Sunday, June 5, 2016

Why is there abandonware?

I was thinking about the thousands of old games and applications that are no longer available for sale, and thus (almost) impossible to legally play anymore, but still going to be copyrighted for a century or so, and how much that sucks.

And I realized that while yes, copyright laws are ridiculous, there's no reason why this should even happen in the first place. If you own the copyright to a game or program, surely you'd want to sell copies of it for as long as you can. Even if there are only a dozen buyers around the world, $50 is better than $0, right? There are distributors that specialize in this stuff, like gog.com, and I'm sure more would appear if there was a market, so it should be as easy as signing a contract allowing redistribution in exchange for 50% of the revenue or whatever.

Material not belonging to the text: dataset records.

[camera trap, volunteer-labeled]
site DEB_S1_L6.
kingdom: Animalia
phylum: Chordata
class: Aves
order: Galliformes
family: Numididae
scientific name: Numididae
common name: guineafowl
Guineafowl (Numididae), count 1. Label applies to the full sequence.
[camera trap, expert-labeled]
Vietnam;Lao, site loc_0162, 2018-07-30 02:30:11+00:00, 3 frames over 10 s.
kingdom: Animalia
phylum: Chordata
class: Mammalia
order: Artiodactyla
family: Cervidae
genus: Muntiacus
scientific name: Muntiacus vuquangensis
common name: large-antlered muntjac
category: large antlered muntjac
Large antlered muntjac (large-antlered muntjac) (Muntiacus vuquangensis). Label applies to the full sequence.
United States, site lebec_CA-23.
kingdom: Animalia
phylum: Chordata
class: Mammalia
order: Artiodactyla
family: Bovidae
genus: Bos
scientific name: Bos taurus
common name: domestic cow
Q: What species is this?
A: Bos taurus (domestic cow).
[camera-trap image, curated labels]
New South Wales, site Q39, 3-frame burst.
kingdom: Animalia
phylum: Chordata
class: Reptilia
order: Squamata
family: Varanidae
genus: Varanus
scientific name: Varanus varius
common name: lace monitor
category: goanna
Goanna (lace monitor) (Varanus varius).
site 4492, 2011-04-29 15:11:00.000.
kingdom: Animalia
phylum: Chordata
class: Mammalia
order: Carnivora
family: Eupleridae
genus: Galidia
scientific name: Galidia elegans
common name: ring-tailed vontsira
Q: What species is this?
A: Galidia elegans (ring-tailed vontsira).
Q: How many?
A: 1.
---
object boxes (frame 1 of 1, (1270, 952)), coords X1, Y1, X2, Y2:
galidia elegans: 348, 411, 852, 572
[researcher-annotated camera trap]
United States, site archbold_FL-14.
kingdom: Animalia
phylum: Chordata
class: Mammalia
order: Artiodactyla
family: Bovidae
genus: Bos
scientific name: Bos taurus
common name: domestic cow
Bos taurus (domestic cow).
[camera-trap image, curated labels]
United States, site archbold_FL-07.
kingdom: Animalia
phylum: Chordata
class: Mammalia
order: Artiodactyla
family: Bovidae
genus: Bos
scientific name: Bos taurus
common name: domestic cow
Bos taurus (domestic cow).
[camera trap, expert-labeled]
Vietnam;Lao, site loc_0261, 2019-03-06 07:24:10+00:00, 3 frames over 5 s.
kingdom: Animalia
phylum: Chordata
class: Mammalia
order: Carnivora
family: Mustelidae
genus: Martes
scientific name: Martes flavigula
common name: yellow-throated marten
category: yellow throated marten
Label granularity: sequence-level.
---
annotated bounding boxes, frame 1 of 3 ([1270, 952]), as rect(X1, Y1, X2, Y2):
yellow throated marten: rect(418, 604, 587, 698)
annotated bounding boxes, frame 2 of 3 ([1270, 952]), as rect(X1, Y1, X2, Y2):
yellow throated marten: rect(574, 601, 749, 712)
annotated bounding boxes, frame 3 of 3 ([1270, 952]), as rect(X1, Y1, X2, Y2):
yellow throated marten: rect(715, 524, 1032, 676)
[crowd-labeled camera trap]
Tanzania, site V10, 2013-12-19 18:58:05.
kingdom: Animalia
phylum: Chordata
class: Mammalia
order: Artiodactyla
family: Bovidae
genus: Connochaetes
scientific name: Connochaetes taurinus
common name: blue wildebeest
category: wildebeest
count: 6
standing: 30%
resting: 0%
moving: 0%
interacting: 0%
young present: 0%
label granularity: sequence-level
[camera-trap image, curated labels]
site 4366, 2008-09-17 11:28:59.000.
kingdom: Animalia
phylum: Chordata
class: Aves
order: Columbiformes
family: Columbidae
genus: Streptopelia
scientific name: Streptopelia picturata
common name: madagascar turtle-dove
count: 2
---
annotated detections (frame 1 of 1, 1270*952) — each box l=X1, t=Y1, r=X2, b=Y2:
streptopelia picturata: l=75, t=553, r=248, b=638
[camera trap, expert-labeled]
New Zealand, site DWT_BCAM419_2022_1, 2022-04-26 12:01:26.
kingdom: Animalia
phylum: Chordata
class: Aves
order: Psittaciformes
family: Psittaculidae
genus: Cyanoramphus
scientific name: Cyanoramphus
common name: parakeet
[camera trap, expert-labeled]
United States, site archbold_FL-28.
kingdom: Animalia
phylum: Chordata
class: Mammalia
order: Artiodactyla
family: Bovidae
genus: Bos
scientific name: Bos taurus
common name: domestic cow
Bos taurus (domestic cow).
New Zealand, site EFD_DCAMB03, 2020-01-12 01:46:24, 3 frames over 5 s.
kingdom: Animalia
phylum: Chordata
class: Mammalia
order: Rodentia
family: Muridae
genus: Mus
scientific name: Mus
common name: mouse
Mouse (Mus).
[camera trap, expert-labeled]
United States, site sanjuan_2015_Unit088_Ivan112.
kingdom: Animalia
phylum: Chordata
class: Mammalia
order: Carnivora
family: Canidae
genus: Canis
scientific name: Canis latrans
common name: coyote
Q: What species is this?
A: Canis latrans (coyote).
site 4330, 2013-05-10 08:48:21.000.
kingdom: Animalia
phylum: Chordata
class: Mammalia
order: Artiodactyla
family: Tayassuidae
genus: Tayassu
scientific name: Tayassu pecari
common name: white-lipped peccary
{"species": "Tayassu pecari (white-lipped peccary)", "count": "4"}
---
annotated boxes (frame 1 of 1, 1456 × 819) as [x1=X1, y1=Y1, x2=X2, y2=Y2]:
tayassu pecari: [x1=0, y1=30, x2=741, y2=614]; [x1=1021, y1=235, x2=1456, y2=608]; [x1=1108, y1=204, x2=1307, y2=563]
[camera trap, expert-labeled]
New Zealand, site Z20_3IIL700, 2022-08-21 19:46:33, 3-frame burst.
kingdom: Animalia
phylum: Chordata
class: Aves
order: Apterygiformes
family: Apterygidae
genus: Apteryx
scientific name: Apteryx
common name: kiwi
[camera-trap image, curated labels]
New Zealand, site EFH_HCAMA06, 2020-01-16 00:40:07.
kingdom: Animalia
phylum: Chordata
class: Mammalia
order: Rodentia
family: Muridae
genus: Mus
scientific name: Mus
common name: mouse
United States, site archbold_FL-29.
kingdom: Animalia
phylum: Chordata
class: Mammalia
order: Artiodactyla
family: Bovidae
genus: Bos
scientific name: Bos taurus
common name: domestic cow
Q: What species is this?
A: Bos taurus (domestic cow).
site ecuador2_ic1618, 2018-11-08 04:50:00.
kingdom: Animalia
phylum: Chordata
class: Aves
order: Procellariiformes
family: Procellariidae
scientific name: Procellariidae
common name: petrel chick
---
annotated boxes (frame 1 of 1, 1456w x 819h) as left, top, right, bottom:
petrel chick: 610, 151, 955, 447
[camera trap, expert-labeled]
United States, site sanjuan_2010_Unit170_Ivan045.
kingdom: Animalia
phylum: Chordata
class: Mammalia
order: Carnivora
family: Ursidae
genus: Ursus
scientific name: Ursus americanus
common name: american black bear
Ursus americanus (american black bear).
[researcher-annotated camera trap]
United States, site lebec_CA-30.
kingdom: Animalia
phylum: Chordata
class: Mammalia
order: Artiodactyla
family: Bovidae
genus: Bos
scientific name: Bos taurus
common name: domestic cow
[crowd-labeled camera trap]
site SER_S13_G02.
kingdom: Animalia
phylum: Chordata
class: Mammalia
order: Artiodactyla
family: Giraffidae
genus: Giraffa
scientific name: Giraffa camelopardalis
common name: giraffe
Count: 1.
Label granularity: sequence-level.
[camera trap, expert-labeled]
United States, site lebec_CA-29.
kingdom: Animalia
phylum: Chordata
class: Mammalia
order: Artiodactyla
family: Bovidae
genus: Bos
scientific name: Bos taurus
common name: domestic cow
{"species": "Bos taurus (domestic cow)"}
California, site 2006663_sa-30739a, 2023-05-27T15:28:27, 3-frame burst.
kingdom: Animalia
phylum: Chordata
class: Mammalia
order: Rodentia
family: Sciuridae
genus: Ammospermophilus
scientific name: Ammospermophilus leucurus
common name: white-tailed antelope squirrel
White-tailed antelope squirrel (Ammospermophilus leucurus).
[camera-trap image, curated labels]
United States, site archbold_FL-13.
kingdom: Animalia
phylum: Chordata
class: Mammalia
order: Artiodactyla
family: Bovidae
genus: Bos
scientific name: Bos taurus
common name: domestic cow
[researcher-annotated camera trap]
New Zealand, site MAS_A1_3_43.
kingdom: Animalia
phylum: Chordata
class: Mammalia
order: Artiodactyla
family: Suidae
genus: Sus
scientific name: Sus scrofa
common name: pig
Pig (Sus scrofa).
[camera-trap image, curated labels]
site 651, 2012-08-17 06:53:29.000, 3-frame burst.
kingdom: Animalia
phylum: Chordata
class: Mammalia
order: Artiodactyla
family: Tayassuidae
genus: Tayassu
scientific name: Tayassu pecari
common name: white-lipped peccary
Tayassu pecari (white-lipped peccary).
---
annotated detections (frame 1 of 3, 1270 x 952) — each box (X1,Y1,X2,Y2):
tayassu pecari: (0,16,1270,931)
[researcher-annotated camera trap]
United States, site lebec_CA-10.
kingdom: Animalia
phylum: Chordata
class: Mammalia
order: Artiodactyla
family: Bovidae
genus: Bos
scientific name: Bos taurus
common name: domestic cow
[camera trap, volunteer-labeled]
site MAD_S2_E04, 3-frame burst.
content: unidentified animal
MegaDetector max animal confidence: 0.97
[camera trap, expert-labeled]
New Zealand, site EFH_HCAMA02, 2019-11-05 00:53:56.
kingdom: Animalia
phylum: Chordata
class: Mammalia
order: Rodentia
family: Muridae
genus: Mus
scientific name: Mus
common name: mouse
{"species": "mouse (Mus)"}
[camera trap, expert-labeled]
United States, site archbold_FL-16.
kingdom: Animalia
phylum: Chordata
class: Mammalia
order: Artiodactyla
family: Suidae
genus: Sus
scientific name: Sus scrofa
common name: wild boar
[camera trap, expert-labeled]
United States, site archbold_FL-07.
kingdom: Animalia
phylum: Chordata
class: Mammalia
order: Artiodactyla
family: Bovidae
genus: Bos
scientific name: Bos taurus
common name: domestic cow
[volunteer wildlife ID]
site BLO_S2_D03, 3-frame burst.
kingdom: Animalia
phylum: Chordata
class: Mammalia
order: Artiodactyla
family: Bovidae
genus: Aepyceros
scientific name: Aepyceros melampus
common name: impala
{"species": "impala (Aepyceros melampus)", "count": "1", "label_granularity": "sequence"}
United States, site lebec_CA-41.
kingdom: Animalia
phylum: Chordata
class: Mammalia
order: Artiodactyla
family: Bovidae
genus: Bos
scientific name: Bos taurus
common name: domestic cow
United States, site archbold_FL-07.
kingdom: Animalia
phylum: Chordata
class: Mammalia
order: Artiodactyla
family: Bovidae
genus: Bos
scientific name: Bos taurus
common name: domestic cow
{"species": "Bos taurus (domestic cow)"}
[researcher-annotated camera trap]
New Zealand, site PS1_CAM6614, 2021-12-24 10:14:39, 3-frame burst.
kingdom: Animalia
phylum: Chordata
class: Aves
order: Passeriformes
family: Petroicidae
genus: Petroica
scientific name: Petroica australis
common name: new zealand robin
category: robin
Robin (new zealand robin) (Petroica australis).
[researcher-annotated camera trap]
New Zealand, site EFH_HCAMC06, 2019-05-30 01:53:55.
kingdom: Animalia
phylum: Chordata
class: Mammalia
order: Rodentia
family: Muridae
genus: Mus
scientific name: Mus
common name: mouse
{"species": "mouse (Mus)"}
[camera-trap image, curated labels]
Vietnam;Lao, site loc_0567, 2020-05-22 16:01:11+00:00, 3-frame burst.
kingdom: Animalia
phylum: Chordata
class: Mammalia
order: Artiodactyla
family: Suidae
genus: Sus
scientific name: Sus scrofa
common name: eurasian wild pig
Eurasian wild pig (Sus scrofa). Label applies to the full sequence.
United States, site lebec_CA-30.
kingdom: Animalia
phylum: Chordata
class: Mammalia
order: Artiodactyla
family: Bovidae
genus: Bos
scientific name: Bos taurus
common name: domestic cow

And with emulators and other tools, getting old programs to work on new platforms shouldn't be too hard.

So the possibilities are

  • The cost of selling a product is actually much higher than that and makes it not worth the trouble
  • The copyright owners are not aware that they own the copyright or that they could sell it
  • The copyright is "orphaned", i.e. nobody knows exactly who owns it
  • Third party agreements that prevent it, i.e. some kind of exclusivity contract for licensed console games that is still active

(and then there are some cases like Microsoft not selling older Windowses or Offices so they can sell the newer ones, but I'm talking about defunct product lines)

So which one is it? Is there any way we could incentivize the process?